In the following example GCR, black ink will be used with a soft curve (reducing harshness through the greyscale) with drop out at around 30% tone, leaving CMY to create colours above that level. The CMY is also blended into the black breakdown by use of soft curves.
Custom Black Point
Ticking the 'Custom black point' will allow override of how the solid black in the profile is created. This is good for situations where we are trying to perhaps get a deeper or more neutral black/grey in our prints. 'Optimise' will be ticked as default and should be left on as Calibrator will then update surrounding values accordingly should a specific ink be adjusted or added. In the example below, I added 40% purple in the black mix. CMYK ink values are automatically adjusted based on total ink specified in the PMM. The visual is also updated to show the curve of the additional ink.

Options
The profile and colour options provide control on the following:
- Profile size
- Optional further smoothing of the measurements
- Chromatic and Saturation biases
- Colour mapping type
- Mutlicolor start
- Lighting / Viewing Condition
- Brightener Compensation
Chromatic and Saturation biases
As our methodology is to work to an accurate print workflow, this section should remain untouched and centralised at 0.
Multicolor Start
The allows you to set a % start point of where gamut expanding inks such as orange, burgundy, green, red are to be used. This can be especially usefully if, for example, the customer is printing to a large production digital printer (such as Zimmer) and the gamut expanding inks are creating dither in mid to light colours.
Brightener Compensation
This should only be activated if the spectro has no UV filtering aspect to it and the media has optical brightener content. Using this function on top of measurements that have already been through a UV filtering process can result in unexpected and often undesirable results.
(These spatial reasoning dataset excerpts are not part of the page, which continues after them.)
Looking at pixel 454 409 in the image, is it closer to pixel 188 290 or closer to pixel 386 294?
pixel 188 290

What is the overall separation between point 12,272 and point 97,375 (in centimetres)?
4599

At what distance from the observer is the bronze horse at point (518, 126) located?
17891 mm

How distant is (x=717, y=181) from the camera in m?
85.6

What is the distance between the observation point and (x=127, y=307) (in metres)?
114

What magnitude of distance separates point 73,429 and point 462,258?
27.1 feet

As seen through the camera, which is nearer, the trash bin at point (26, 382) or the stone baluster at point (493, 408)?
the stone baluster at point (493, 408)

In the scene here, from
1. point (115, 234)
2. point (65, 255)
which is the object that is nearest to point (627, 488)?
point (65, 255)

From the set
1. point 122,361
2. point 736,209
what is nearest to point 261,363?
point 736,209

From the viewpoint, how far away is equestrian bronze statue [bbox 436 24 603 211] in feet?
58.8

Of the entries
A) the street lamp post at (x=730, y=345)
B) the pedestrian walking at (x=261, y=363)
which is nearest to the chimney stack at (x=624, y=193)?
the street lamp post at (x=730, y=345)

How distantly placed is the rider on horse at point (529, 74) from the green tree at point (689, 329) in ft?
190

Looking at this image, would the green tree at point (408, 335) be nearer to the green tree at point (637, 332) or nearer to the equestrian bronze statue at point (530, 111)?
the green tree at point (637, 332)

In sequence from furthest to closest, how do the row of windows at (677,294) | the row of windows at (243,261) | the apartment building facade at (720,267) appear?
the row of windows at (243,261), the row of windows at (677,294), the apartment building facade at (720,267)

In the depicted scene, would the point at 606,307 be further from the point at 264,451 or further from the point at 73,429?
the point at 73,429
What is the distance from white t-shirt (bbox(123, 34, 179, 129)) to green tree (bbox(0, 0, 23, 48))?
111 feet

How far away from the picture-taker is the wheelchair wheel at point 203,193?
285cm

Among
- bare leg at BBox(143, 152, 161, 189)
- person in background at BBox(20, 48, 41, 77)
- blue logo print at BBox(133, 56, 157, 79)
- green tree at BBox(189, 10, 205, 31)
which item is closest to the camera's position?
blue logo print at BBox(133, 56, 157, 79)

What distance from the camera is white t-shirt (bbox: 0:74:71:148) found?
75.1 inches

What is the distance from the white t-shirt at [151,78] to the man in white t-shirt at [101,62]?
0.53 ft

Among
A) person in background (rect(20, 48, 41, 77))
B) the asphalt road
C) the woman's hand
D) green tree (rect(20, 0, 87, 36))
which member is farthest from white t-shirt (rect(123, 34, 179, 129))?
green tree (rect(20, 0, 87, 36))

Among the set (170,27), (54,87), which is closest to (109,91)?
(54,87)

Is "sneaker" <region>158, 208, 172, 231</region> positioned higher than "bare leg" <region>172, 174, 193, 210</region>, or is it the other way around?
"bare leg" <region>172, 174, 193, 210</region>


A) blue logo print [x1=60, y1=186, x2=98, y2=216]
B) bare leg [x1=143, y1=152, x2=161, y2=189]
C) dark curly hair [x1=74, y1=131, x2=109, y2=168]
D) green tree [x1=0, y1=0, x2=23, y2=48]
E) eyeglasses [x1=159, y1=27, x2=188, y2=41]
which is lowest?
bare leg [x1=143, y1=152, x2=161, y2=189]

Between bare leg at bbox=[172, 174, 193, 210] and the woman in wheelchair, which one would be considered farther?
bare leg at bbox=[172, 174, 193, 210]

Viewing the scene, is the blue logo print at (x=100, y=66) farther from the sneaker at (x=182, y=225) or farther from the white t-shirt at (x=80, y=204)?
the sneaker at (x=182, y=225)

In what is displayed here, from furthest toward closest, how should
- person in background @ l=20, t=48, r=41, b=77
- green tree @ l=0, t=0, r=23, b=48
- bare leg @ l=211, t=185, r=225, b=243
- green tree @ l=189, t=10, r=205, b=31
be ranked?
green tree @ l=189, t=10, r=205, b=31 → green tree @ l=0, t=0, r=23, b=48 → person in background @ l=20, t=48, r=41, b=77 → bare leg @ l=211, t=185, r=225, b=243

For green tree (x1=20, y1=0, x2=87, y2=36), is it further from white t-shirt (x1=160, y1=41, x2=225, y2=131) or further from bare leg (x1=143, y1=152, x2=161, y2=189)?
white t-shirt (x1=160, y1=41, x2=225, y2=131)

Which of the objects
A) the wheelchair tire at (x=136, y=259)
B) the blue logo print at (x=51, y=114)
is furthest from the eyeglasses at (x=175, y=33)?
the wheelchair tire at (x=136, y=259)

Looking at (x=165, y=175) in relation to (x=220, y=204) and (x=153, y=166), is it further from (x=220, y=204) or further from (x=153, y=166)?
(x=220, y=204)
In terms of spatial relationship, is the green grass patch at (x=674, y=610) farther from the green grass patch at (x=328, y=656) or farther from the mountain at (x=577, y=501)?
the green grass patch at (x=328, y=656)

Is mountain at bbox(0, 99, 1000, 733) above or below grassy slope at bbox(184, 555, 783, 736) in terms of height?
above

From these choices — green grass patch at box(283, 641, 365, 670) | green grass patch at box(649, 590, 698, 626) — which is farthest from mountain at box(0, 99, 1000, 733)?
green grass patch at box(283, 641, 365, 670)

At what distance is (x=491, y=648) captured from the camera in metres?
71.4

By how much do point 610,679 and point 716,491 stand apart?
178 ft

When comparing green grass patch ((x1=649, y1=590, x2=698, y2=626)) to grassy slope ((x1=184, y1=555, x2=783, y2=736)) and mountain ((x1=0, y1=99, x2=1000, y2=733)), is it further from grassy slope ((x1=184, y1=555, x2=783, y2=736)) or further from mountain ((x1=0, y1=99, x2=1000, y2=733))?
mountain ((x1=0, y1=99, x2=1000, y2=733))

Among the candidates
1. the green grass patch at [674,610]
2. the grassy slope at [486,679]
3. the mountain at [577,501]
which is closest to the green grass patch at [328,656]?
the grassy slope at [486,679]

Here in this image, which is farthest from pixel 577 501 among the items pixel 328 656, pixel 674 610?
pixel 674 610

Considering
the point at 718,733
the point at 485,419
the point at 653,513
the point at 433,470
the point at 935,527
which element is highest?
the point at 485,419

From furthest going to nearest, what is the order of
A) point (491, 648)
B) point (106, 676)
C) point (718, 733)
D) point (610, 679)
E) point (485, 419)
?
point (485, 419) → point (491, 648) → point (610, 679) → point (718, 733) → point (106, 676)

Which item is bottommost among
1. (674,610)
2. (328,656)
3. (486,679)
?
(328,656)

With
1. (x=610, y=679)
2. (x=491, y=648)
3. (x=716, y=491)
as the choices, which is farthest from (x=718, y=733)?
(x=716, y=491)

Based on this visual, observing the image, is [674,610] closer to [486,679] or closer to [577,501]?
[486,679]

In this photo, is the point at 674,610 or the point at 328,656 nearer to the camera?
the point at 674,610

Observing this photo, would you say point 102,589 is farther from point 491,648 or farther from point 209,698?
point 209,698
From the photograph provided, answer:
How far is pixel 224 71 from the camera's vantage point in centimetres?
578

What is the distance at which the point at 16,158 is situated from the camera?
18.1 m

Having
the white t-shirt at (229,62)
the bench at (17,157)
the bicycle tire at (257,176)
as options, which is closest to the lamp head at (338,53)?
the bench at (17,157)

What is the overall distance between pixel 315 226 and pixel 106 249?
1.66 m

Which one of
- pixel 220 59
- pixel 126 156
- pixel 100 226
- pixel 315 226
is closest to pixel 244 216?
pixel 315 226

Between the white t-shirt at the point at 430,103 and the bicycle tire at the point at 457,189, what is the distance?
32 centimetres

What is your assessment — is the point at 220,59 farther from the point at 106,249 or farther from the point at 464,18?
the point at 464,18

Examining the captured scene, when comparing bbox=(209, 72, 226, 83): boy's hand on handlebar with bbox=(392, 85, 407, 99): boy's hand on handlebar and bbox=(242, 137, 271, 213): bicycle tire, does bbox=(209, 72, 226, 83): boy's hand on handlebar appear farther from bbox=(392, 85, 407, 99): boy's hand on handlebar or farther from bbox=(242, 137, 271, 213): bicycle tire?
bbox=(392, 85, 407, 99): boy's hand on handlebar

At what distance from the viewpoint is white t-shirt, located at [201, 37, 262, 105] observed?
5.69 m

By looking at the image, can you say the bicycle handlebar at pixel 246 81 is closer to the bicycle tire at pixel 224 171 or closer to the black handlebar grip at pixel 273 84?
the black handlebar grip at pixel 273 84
Recommended Variant set up
- We will, unless otherwise instructed, be working on Absolute Rendering and either D65 or D50. Profile size will always be large and mapping as 'Preserve Destination'. Name your Variant appropriately.
- Black generation can be whatever is required for quality of print.
- Brightener Compensation can be off providing your spectro is cancelling UV in the measrements.
- Purify, EcoSave, Multicolour Start can all be off unless required.